Sofia Kovalevskaya (1850 – 1891)
Because Russian women could not attend university, Sofia Vasilyevna contracted a marriage with a young paleontologist, Vladimir Kovalevsky, and they moved to Germany. There she could not attend university lectures, but she was tutored privately and eventually received a doctorate after writing treatises on partial differential equations, Abelian integrals and Saturn’s rings. Following her husband’s death, Kovalevskaya was appointed lecturer in mathematics at the University of Stockholm and later became the first woman in that region of Europe to receive a full professorship. She continued to make great strides in mathematics, winning the Prix Bordin from the French Academy of Sciences in 1888 for an essay on the rotation of a solid body as well as a prize from the Swedish Academy of Sciences the next year.

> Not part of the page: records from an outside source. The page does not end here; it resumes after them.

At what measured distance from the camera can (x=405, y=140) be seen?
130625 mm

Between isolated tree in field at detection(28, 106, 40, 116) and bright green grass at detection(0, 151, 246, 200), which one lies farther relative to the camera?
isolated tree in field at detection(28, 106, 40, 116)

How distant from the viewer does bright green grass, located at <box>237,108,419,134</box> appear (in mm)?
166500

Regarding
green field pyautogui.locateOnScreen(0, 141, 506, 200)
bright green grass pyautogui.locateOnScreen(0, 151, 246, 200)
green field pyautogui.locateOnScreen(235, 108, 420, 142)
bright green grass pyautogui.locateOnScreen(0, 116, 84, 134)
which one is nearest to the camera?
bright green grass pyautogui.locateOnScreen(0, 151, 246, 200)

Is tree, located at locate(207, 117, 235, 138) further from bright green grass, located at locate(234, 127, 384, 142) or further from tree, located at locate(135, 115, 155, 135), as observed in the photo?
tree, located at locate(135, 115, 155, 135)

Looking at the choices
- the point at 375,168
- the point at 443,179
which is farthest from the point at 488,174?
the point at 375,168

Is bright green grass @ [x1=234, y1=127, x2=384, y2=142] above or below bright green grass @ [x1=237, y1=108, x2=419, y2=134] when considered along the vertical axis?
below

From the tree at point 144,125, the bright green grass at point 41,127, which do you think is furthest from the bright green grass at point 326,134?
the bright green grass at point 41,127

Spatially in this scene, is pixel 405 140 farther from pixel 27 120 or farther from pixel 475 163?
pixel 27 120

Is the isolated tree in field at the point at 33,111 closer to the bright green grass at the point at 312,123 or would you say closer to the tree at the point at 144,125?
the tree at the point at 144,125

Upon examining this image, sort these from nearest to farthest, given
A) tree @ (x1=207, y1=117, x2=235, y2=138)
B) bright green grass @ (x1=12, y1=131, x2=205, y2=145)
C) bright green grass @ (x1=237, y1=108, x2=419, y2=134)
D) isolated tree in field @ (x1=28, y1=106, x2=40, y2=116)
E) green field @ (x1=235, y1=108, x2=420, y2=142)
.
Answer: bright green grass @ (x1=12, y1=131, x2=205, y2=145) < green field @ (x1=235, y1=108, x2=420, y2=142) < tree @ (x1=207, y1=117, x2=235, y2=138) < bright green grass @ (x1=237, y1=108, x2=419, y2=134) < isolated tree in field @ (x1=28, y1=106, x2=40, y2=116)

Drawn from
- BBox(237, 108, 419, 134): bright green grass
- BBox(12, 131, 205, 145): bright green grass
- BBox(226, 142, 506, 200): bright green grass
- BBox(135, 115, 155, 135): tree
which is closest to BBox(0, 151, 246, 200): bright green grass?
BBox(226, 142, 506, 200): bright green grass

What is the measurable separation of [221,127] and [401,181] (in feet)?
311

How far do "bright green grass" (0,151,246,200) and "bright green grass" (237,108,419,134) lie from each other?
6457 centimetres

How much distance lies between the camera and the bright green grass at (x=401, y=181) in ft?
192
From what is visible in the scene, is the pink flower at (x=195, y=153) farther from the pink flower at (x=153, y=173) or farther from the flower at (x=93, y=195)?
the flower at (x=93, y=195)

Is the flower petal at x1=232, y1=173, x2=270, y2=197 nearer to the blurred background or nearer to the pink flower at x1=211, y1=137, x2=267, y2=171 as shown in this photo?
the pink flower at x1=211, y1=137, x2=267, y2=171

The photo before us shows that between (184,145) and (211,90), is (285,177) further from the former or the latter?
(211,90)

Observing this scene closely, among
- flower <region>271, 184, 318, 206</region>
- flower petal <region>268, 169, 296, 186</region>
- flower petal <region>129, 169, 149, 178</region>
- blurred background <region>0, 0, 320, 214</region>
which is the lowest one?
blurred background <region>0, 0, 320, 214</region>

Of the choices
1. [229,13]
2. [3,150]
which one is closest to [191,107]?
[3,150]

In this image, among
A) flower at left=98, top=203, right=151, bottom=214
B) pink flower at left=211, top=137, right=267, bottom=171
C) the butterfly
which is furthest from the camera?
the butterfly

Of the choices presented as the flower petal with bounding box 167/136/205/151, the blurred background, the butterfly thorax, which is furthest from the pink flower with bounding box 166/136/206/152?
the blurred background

Emmy Noether (1882 – 1935)
In 1935, Albert Einstein wrote a letter to the New York Times, lauding the recently deceased Emmy Noether as “the most significant creative mathematical genius thus far produced since the higher education of women began.” Noether had overcome many hurdles before she could collaborate with the famed physicist. She grew up in Germany and had her mathematics education delayed because of rules against women matriculating at universities. After she received her PhD, for a dissertation on a branch of abstract algebra, she was unable to obtain a university position for many years, eventually receiving the title of “unofficial associate professor” at the University of Göttingen, only to lose that in 1933 because she was Jewish. And so she moved to America and became a lecturer and researcher at Bryn Mawr College and the Institute for Advanced Study in Princeton, New Jersey. There she developed many of the mathematical foundations for Einstein’s general theory of relativity and made significant advances in the field of algebra.